Enriching Student Inquiry into Endangered Animals
- Grades: 6–8
- Unit Plan:
- Complete individual projects related to their interest.
- Prepare a persuasive writing piece.
- Compare and contrast two endangered animals.
- Computers or library for research
- Hoot by Carl Hiassen for whole class read-aloud
Some of the lesson ideas listed below are ongoing while others are meant for a day or two. The order in which the lessons are taught will depend on the overarching goal of the unit. My team focuses on the impact human choices have on the sustainability of living things. All lessons then lead to the understanding of your main idea.
Ongoing Projects for the Duration of the Unit:
Inquiry Projects (ongoing): Students will choose an endangered animal to research and create a presentation that includes where the animal is found naturally and the main cause(s) of its endangered status. Incorporate technology by having students create a multimedia presentation.
Read Aloud: Read Hoot by Carl Hiassen. There are great points for discussion in this novel. Join Flashlight Readers, an online club for kids who love books. Access the book Hoot on the desk or from the bookcase. Use author extras to spark further discussion including: "About Hoot," "Carl Hiaasen on Writing," and "Meet the Author."
Individual Lessons that Enrich Student Understanding of Endangered Animals:
Writing - A persuasive writing piece that answers the question, "Should there be zoos?", creates lively discussion during the research phase of the writing process. Provide a guided approach to persuasive writing with the activity "Write for Change" in the Hoot installment of Flashlight Readers.

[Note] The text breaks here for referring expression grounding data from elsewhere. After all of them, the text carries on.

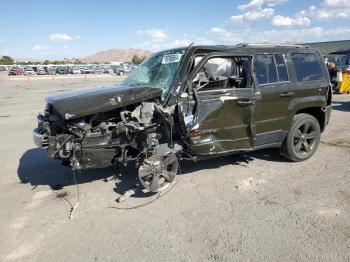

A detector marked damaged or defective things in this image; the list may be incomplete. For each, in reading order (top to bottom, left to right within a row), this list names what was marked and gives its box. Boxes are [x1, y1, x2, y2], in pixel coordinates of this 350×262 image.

bent hood [45, 85, 162, 119]
damaged jeep patriot [33, 44, 330, 192]
damaged wheel [138, 154, 179, 192]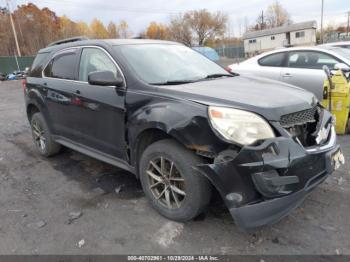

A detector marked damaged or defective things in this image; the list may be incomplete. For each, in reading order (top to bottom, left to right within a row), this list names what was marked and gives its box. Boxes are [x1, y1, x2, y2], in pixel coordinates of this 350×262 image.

crumpled hood [161, 75, 318, 121]
broken headlight [208, 107, 276, 147]
damaged bumper [196, 124, 344, 229]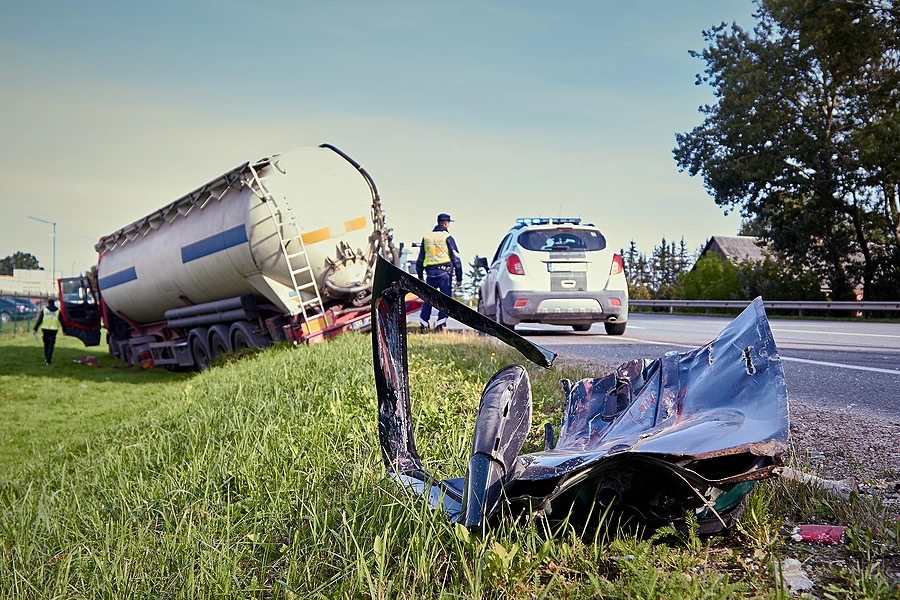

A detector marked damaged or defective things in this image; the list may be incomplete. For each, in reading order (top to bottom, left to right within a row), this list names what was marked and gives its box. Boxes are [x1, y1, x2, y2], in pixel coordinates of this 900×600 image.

broken vehicle part [370, 255, 788, 532]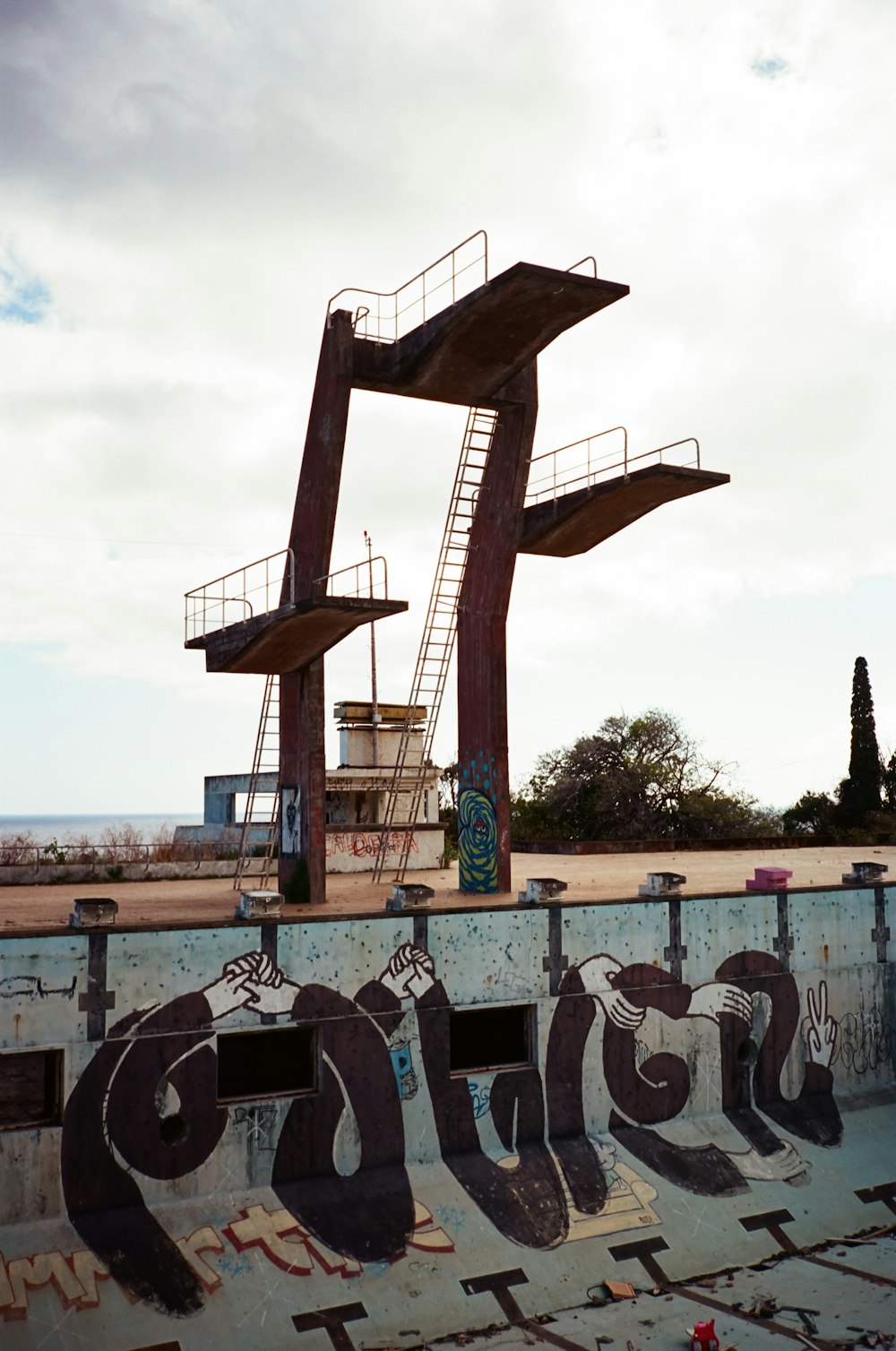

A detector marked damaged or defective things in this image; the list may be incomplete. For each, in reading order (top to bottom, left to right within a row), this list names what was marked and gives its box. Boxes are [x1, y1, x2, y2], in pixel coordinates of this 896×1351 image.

Guest speakers: Invite someone from the local raptor center or zoo to talk with the students about how their work affects endangered species.
A Case Study: A case study on the manatee is interesting when considering endangered species because they have virtually no natural enemies.
Species: Examine plants that are extinct or endangered. What impact will the extinction of certain plants have on its home environment?
Explore: Have students join Flashlight Readers and access Hoot from the desk or the bookshelf. Encourage them to investigate the activities and author extras.
Supporting All Learners
Differentiate the inquiry projects, not only by content (through student choice) but also by product. This will allow students to present their learning in a way that is appropriate for their learning style or academic level. Support for your learners in their inquiry projects from colleagues in the Special Education, English Language Learner, and the Gifted and Talented departments can increase student understanding.
At the end of the unit, invite the families in to look at the students' inquiry projects.
- Students will complete a graphic organizer comparing and contrasting two endangered animals.
- Students complete a case study on the manatee.
- Students will write a persuasive essay answering the question, "Should there be zoos?"
- What could you have done differently in order to increase student understanding?
- What went well?
- Were there any questions the students generated that you will want to use as guiding questions the next time you teach the unit?
Student-created rubrics are an excellent way to assess the major projects. If you use portfolio assessments, having students take photos of their projects and reflect on the unit as a whole serves as an end-of-the-unit reflection.